A party must have his case ready for trial when trial is begun or must produce satisfactory evidence of reasons why trial should not then be had, and failing to do so, party cannot later complain of result of failure to conform to his duty.

ON SUGGESTION OF ERROR. (Division B. May 2, 1938.) [180 So. 747. No. 33101.]

1. APPEAL AND ERROR.

The Supreme Court must decide cases upon record as certified by clerk.

ON MOTION FOR A NEW TRIAL.

2. NEW TRIAL.

A motion for new trial on ground of misconduct of defendant's trial attorney must be first made in trial court and formal rulings of trial judge had thereon, and cannot be made for first time in Supreme Court.

ON MOTION FOR A MODIFIED JUDGMENT.

3. APPEAL AND ERROR.

Inasmuch as appellate power is exercisable only for correction of error, when there is no error, there is no appellate power other than to declare that there is no error, and parties cannot, by confession or consent, put error into judgment when there is in fact no error therein.

4. APPEAL AND ERROR.

A judgment in replevin could not be modified so as to order a sale of replevied property, notwithstanding appellee consented to appellant's motion for such modification of judgment, where judgment as rendered by trial court was in accord with statute and there was no error therein (Code 1930, section 3098).

5. REPLEVIN.

The action of replevin is possessory only.

APPEAL from the circuit court of Jefferson Davis county. HON. HARVEY McGEHEE, Judge.

G.L. Martin, of Prentiss, for appellant.

We respectfully submit that the plaintiff's cause must be dismissed or remanded for an order to dismiss in the lower court, for the reason the affidavit in replevin does not allege the facts giving the lower court jurisdiction, as required by Section 3079, Code 1930. The affidavit does not allege that the property in question was in the possession of the defendant. It is true the affidavit alleges the property was "detained" by the defendant, but this does not comply with Section 3079.

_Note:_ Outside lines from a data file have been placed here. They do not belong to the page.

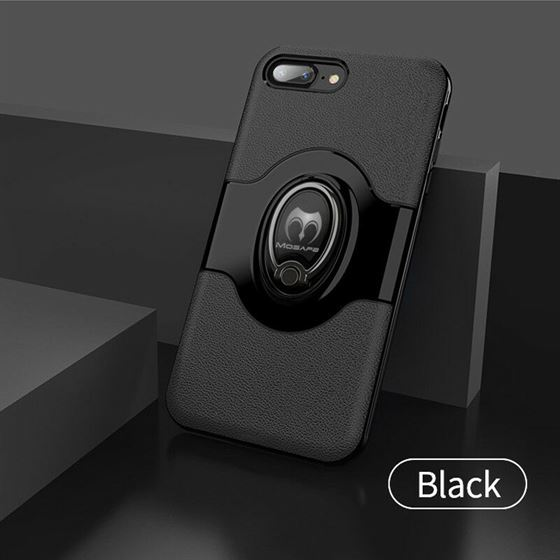 Best iPhone 8 Plus Metal Ring Holder Case - Free Next Day Delivery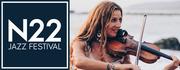 N22 Jazz Festival presents: Azhaar and Global Wave
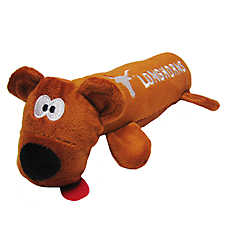 University of Texas Longhorns NCAA Tube Dog Toy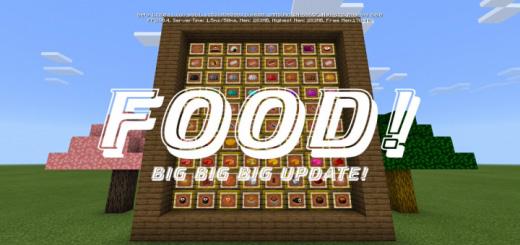food addon thumnail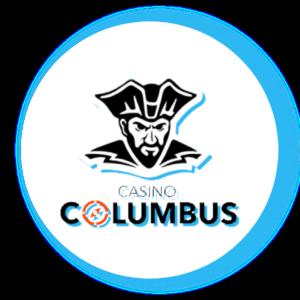 Columbus казино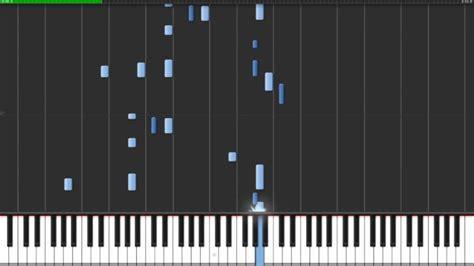 roblox theme song piano  robux generator  xbox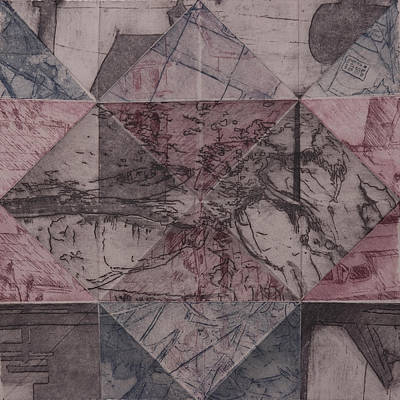 Printmaking Mixed Media - Memory Is Cluttered So I Live In The Moment by Megan Little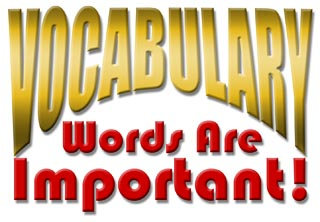 Vocabulary - Words Are Important | Vocabulary - Words Are Im… | Flickr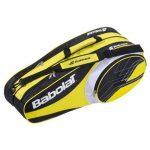 Babolat Sac à dos de tennis Club Holder X6 pour 6 raquettes 74 x 33 x 24 cm de la marque Babolat TOP 9 image 0 produit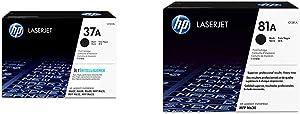 HP 37A | CF237A | Toner Cartridge | Black & 81A | CF281A | Toner Cartridge | Black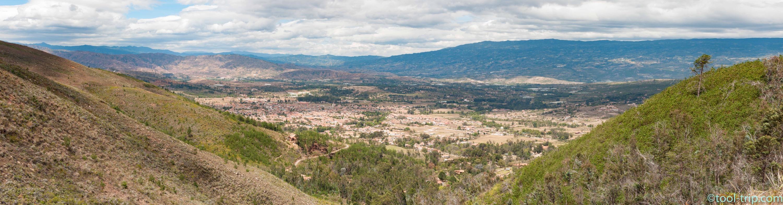 panorama-of-villa-de-leyva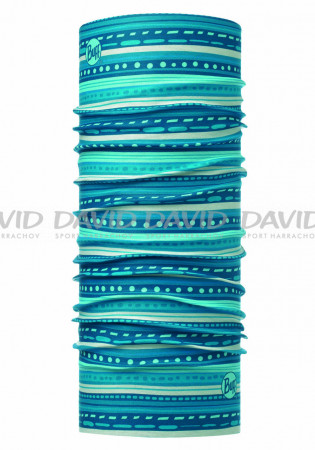 detail Scarf Buff Child 115481 Frill Turquoise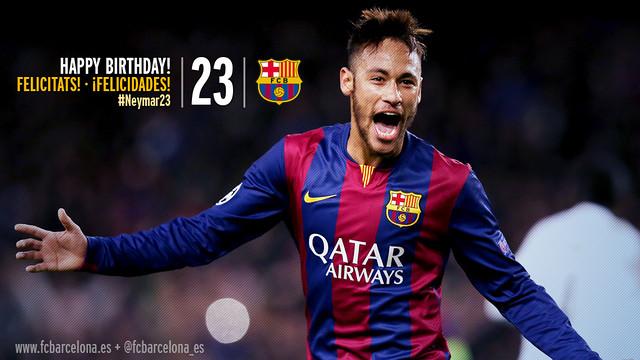 Design gambar Neymar saat merayakan golnya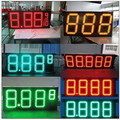 wholesale poupular product provision led panels for gas station
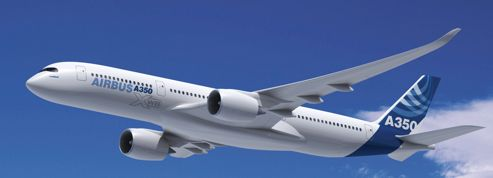 Boeing 787: Airbus redoute un effet boomerang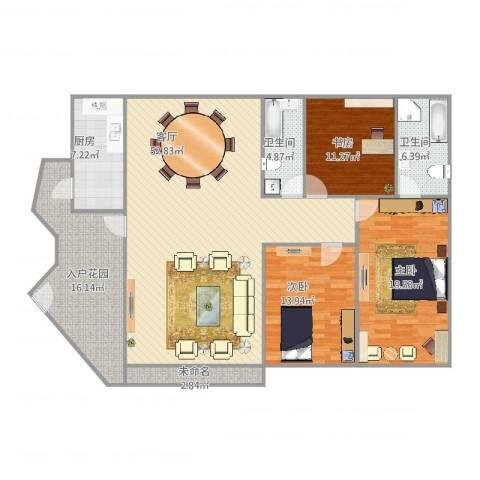 中海万锦豪园3室1厅2卫1厨180.00㎡户型图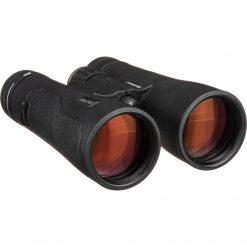 Bushnell Engage EDX 10x50 Binoculars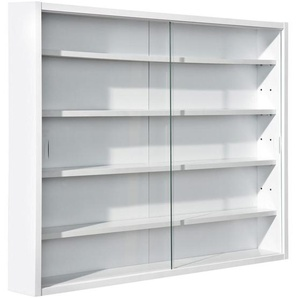 Carryhome: Vitrine, Holzwerkstoff, Weiß, B/H/T 80 60 9,5
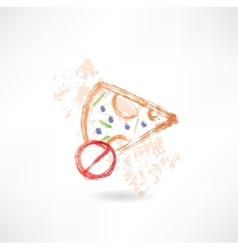 Ban slice of pizza grunge icon vector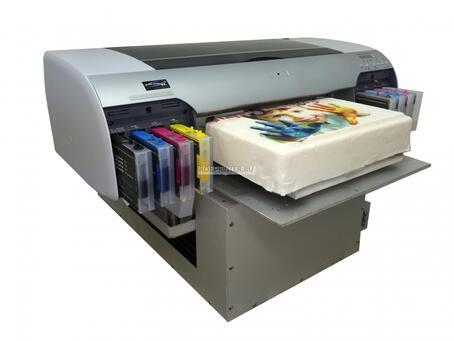 Принтер для открыток 98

The court will note that there is no proof offered in the record to show that the defendant or the property or some part of it was found in Jefferson Davis County, Mississippi. This fact must be proved, we respectfully submit, to confer territorial jurisdiction or venue on the court below.

Section 3081, Code of 1930; Turner v. Lily, 56 Miss. 576.

Section 3098, Code 1930, was not complied with.

The reservation of title is but as security for the purchase price, and if the property is recovered by the seller, he must deal with it as security and with reference to the equitable rights of the purchaser.

Foundry Co. v. Ice Co., 72 Miss. 608.

Since the property was security for the purchase price, the court's directed verdict should have told the jury, we submit, to find for the plaintiff and assess the interest of the plaintiff in the property in controversy and assess the value of each article of the property, giving right to defendant and sureties to either pay for the assessed value (assessed by the jury and not by the court) of each article of the property or to surrender said property or such articles of it as defendant wished and give defendant right to ask that the property be sold to satisfy the debt.

The directed verdict omitted submitting to the jury the finding of the value of the property.

Universal Credit Co. v. Moore, 163 So. 142; Whittaker v. Goodwin, 97 Miss. 663; Hill v. Petty, 111 Miss. 665; Bedon v. Alexander, 47 Miss. 254; Spratlin v. Kitchens, 55 Miss. 578; Clarke v. Parker, 63 Miss. 549.

There was no proper identification of property.

Plaintiff must prove the allegations made in his pleadings and must show by proper proof affirmatively, and not by innuendo, that the property, piece by piece, described in the contract note, is the same property, piece by piece, replevied.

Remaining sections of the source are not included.